What you must keep in mind, she tells me, is what the Greek tragedians taught us, especially about the gods. The gods, remember, were each stuck with a fatal passion. They were done in by hubris. Think of Apollo, she says, as if mentioning the name of a pop star everybody knows. "He was a high and mighty aristocrat who was brought down by a nobody, Hermes, the thief who stole all his cows. Ha!" Think of Zeus, who wasted his days entangled in nymphs, giving birth from his thighs to mad baby demi-gods, and suffering for his lascivious deeds into eternity. Think of Hera, wild with envy. Or Dionysus, drunk to the gills. "Or Artemis," Popie goes on, "who, and I agree with her, thought men were a pain in the neck, but did she really have to shoot them all? The concept of balance, humility, common sense--it's not there in these myths for us. But in the presentation of nature"--here in the garden, say--"what might be more useful is to come down off those heights and make stories out of ordinary materials." Like dreams. Or rocks. Or memory.
Popie's view of the gods, be they the ancients or in their modern, American incarnations, is as irreverent as the design of her garden--floating here on an urban throughway where most plots follow the conventional: the requisite border of marigolds and spirea, set down according to some landscape architect's formula. What kind of dramas could they ever tell? Certainly not epic ones, not ones that rhyme or remind the gardener of what Popie calls "the strange love affair between the self and that old Achilles' heel"--the mind.
"I always remember," she says near the end of my last visit, "what happened on Mount Olympus here"--pointing to the small rock at our feet. The pantheon of original gods was said to live at its summit, where they spent the better part of their waking hours gulping ambrosia, screwing around, and basking in their immortality. "Well, I put this here to remind myself of a story. In this one, Olympus, like the many mountains in the Olympic Peninsula of the American northwest, rises thousands of feet above the ground, high in the clouds. One time I was there, towards the end of the day, looking at the path winding up it. I said, 'Popie, you are acrophobic. What on earth do you want with going up there?' But I went, up and up, as if in a dream.

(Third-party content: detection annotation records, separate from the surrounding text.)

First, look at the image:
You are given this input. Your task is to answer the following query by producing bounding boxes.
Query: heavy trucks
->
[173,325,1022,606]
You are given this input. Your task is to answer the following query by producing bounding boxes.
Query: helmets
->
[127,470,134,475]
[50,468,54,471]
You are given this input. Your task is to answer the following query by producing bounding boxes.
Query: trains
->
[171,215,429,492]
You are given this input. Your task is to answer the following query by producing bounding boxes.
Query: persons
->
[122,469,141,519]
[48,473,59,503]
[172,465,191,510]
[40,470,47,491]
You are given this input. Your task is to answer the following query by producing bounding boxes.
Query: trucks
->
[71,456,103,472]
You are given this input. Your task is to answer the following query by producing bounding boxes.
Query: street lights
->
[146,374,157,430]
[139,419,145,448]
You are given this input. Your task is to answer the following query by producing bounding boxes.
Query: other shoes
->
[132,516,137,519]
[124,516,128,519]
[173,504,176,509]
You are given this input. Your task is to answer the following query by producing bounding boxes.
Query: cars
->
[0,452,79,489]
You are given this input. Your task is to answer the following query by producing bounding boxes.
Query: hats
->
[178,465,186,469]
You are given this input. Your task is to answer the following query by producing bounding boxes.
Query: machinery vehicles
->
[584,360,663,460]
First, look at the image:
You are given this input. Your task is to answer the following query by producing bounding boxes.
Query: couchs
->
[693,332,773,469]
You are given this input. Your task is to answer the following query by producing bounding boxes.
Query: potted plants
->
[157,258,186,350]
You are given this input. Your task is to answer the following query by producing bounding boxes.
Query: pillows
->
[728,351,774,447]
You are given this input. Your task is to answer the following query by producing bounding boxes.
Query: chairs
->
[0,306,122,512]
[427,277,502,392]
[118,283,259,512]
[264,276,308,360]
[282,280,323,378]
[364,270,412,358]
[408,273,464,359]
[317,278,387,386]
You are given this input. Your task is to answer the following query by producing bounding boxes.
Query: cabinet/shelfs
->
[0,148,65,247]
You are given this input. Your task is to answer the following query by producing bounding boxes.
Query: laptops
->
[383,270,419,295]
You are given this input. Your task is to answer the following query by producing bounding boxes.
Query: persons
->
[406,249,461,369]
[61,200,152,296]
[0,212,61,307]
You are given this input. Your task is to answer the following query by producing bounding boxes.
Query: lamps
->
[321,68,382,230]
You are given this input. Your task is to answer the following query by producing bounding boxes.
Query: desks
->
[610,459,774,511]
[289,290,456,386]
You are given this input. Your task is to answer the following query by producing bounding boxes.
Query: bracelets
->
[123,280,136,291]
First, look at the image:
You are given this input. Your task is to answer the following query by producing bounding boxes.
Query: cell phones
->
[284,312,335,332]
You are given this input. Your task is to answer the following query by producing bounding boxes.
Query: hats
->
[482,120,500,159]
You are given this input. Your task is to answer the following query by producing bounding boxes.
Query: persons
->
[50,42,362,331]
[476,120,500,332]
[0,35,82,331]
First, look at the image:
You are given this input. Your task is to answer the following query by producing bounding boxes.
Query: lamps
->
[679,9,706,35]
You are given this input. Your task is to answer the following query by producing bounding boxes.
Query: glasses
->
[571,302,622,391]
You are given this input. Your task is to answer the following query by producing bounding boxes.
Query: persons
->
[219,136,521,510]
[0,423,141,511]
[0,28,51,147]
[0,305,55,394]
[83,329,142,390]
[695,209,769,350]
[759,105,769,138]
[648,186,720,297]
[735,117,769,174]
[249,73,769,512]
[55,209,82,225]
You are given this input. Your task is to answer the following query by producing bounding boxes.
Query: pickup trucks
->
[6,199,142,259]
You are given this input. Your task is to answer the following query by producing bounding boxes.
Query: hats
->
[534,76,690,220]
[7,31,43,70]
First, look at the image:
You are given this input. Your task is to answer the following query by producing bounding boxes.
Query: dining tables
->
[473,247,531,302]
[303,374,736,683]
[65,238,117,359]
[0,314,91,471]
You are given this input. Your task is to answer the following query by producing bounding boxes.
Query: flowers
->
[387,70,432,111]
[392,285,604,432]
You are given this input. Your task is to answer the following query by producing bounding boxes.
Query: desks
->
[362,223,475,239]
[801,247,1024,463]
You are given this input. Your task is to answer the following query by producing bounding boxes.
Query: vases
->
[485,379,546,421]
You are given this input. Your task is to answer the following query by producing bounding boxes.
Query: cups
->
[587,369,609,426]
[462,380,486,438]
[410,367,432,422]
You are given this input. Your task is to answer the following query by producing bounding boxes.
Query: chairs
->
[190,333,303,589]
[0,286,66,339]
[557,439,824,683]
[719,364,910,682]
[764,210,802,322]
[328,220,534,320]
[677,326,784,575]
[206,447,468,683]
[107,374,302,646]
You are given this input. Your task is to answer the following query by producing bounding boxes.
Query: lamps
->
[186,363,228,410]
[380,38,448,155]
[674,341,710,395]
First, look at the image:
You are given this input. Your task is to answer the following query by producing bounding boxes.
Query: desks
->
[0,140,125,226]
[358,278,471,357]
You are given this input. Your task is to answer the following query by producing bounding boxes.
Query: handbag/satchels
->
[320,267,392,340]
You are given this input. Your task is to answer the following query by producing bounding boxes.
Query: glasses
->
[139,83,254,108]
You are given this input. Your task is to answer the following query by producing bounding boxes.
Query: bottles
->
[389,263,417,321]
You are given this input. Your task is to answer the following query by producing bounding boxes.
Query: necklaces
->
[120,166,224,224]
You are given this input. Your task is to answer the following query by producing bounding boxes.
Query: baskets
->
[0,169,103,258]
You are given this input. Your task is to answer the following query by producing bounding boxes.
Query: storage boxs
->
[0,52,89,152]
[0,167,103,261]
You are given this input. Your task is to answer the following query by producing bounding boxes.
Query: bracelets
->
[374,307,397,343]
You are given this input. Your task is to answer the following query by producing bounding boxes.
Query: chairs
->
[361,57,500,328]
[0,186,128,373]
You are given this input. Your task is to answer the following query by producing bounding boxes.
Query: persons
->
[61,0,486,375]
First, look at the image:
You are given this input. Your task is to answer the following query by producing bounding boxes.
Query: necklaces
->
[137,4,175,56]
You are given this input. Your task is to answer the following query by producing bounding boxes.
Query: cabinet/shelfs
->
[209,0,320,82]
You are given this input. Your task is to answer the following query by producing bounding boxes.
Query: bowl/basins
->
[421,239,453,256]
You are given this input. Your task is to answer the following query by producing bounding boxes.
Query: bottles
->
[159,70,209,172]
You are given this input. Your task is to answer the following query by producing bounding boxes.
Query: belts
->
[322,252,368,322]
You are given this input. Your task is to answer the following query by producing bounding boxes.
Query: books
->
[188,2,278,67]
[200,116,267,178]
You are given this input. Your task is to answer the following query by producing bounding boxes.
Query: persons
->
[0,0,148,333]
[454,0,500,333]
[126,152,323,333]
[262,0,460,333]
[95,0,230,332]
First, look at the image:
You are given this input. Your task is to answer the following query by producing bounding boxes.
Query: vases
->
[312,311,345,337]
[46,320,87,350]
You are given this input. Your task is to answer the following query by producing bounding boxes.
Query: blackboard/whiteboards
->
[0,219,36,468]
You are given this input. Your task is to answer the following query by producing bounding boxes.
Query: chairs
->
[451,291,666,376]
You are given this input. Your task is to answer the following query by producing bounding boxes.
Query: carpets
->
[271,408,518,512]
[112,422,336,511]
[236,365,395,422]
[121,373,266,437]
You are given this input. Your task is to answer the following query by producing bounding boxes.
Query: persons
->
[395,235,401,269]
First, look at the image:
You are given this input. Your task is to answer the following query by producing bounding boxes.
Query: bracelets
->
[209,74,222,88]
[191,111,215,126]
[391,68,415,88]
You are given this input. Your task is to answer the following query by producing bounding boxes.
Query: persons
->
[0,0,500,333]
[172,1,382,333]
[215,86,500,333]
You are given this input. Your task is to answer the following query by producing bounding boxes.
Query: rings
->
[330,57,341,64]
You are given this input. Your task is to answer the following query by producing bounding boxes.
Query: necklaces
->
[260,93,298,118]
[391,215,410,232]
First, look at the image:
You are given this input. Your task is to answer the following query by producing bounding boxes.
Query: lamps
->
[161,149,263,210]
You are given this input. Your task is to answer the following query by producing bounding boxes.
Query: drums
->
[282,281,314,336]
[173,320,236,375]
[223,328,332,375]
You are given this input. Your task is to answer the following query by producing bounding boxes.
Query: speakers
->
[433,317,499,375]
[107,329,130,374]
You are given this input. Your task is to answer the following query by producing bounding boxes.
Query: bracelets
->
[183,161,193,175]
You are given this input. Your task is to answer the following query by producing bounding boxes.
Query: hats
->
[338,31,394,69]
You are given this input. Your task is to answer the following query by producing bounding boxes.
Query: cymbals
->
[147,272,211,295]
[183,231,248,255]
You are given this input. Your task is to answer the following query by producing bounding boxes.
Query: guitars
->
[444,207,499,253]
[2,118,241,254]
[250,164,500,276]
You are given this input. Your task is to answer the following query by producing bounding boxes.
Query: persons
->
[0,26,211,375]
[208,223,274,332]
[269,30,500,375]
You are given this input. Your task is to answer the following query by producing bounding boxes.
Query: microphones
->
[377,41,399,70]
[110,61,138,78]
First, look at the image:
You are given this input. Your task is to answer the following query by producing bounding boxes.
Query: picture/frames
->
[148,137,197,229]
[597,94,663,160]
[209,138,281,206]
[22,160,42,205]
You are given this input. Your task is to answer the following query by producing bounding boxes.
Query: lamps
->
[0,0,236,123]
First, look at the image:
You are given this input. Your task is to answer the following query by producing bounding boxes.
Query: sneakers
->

"As I travel, I turn around and see the white clouds below--so beautiful. And then: fear. Unadulterated fear, for the second time in my life. So here I go into the ordeal, descending. Things below look smaller than they are. And the path is narrow, all in ice shining. If I slip, nothing can save me. I go down onto my knees. I begin to crawl. I am about to shoot myself in the head. 'What a crazy thing--you must come down from here!' So, I get near the bottom and begin to vomit. It all comes out, all the fear comes pouring out. And then, the clouds burn away and I see the slope leading down to earth and it is gorgeous, dazzling, covered in alpine flowers like a Persian carpet. So I say, 'Popie, let the gods stay up there. You come down and save yourself.' So I did that," she says, brushing a few late summer leaves from the foot of Olympus, "and you see what has happened--this mountain is just a rock, here in my garden. With a bit of help, even this 70-year-old woman could move it."